Conservative manifesto is strong on enthusiasm but light on detail
A Conservative government would place more public services online - but the party's general election manifesto is shy of identifying which would become digital by default if it wins power on 7 May.
The 84-page manifesto boasts of creating "20 high quality digital services" and says: "We will save you time, hassle and money by moving more services online, while actively tackling digital exclusion."
As expected, the manifesto stresses the potential for further efficiency savings, saying a Conservative administration would achieve a further £10bn in savings by 2017-18 and £15-20bn in 2019-20.

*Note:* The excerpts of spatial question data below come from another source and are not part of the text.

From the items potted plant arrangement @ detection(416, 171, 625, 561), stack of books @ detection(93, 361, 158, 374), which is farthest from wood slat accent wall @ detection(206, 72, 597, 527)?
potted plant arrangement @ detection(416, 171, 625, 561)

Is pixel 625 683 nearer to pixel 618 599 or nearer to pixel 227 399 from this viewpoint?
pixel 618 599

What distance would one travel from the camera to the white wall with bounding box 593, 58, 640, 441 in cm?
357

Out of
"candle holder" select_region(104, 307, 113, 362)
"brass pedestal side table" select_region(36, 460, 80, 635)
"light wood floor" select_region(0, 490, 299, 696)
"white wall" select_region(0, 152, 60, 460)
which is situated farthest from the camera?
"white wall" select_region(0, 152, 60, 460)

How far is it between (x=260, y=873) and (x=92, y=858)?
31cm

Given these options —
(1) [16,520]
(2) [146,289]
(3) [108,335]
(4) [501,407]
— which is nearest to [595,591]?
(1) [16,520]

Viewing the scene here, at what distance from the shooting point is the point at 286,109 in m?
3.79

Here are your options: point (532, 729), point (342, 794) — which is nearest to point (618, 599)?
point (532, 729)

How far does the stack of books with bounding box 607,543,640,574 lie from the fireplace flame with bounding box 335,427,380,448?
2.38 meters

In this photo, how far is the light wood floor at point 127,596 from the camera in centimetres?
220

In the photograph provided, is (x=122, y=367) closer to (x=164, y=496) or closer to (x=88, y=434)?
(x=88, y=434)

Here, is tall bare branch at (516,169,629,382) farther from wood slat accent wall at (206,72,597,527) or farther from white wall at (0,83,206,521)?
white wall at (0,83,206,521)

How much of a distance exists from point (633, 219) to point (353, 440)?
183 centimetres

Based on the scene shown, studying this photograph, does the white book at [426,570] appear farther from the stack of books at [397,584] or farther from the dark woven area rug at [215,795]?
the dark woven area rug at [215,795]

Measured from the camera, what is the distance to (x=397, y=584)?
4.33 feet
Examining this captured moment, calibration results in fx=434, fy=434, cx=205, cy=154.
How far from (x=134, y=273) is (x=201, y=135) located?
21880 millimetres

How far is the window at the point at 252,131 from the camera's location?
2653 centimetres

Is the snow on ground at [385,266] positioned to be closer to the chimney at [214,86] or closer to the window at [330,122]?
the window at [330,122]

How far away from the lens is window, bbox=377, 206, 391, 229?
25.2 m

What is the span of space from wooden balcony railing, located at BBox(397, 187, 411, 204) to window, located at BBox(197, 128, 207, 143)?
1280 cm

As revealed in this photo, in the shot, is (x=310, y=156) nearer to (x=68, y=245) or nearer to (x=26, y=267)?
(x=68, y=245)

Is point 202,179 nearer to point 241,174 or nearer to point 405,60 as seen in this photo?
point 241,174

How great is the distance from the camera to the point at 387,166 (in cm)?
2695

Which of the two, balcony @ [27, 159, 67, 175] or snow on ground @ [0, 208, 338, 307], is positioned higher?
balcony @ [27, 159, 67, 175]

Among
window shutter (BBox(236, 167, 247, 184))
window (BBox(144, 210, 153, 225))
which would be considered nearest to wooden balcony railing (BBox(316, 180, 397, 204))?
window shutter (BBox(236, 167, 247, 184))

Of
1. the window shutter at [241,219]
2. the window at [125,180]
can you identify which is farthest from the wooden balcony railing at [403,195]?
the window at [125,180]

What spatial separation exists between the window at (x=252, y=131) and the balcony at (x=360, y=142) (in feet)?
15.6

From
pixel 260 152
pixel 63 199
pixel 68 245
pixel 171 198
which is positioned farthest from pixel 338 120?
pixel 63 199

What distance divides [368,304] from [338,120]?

On the sensitive issue of the NHS, however, the manifesto promises only to increase spending and provide seven-day-a-week access to GPs with no mention of the technology needed to achieve joined up care. It repeats the last government's pledges on transparency and access to electronic patient records "while retaining your right to opt out of your records being shared electronically".
On policing, the manifesto is more specific, saying: "We will use the Police Innovation Fund to accelerate the adoption of new technologies, including mobile devices, that will transform the service the public receives." It also promises to "continue the £375m modernisation of our courts system", which includes innovations such as wi-fi in all courts.
The party's promises on broadband are:
- to "secure the delivery of superfast broadband in urban and rural areas to provide coverage to 95% of the UK by the end of 2017";
- subsidising the cost of installing superfast-capable satellite services in the very hardest to reach areas;
- releasing more radio spectrum from public sector use;
- making ultrafast broadband available "to nearly all UK premises as soon as practicable".
Pressure for public sector reform will come from promised cuts: the manifesto promises to find £13bn from departmental savings, the same rate of reduction as in the last parliament.